Um começo promissor sustenta a expectativa?
Os primeiros minutos de “Agente Zeta” funcionam de forma eficiente ao estabelecer o tom da narrativa. A abertura apresenta ritmo acelerado, tensão bem construída e sequências de ação que conseguem prender a atenção do espectador. A direção aposta em cenas dinâmicas e em uma construção visual que remete aos grandes títulos do gênero.
Um dos destaques iniciais é a perseguição ambientada no Rio de Janeiro, que se destaca pela intensidade e pelo uso do espaço urbano como elemento narrativo. Além disso, o primeiro confronto entre os personagens interpretados por Mario Casas e Luis Zahera cria um ponto de interesse importante, sugerindo conflitos mais complexos ao longo da trama.
Esse início eficiente estabelece uma expectativa positiva, indicando que o filme pode entregar uma experiência sólida dentro da proposta de ação e espionagem.
O roteiro consegue manter o ritmo ao longo da trama?
Apesar do início promissor, o desenvolvimento do roteiro apresenta dificuldades em sustentar o mesmo nível de envolvimento. À medida que a narrativa avança, o filme passa a depender excessivamente de diálogos explicativos para conduzir a história.

____

**Conjunto de tarefas**
• a. Segundo o trecho sobre o filme “Agente Zeta”, em que cidade se passa a perseguição apontada como um dos destaques iniciais?
• b. Enumere todos os elementos que o trecho atribui à abertura na frase que começa com “A abertura apresenta”.

**Dados brutos**
____

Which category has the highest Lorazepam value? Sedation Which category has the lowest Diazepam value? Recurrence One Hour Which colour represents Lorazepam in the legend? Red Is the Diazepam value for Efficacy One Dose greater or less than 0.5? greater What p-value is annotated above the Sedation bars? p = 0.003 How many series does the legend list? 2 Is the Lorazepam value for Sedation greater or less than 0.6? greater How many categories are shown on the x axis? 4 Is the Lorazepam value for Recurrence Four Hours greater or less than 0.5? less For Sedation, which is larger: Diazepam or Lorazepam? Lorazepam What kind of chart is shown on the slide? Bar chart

____

**Respostas por item**
• a. No Rio de Janeiro.

• b.
- Ritmo acelerado
- Tensão bem construída
- Sequências de ação que conseguem prender a atenção do espectador